▸ WHAT YOU ARE ASKED TO DO:
Update the rows in the stretch from the line containing "What is the measured separation" through the line containing "5132 millimetres" by replacing "reflection in water" with "water reflection" and leaving everything else unchanged. Give only those lines.
───── SOURCE RECORDS ─────
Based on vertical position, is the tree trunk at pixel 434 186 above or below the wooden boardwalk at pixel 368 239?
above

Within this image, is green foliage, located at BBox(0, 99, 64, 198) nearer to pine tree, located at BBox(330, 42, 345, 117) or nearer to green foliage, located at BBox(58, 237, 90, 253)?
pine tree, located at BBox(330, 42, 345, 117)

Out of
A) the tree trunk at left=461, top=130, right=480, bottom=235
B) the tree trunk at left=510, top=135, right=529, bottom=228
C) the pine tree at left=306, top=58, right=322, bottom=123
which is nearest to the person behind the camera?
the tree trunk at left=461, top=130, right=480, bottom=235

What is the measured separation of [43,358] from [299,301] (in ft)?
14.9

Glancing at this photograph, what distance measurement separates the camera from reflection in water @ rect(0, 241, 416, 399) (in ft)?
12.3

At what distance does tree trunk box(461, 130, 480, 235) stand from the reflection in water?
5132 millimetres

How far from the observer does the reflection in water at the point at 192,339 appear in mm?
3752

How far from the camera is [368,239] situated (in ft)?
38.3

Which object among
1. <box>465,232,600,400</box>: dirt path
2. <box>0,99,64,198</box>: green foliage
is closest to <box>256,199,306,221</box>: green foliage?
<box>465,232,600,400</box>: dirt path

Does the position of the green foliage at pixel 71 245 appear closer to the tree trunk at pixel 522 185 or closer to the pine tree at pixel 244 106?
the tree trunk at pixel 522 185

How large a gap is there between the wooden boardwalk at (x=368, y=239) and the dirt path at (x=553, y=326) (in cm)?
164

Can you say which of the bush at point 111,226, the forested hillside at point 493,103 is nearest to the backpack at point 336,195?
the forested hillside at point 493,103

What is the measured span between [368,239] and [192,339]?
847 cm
─────
───── SOURCE RECORDS ─────
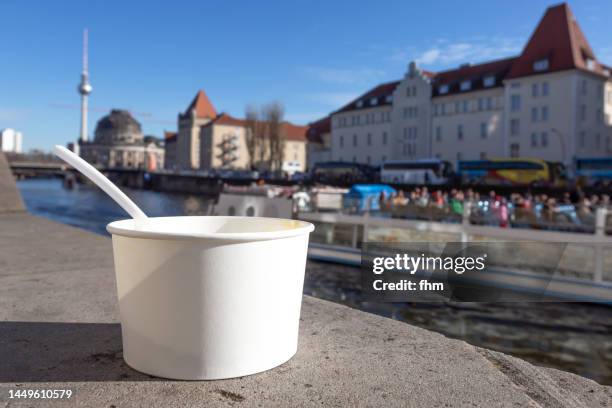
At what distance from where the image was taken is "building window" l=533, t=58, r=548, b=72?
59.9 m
─────
▸ FULL RESPONSE:
What is the measured separation of [43,358] from [299,301] (in ft)?
14.9

Glancing at this photograph, what distance measurement separates the camera from water reflection @ rect(0, 241, 416, 399) (in ft)?
12.3

At what distance does tree trunk box(461, 130, 480, 235) stand from the water reflection?
5132 millimetres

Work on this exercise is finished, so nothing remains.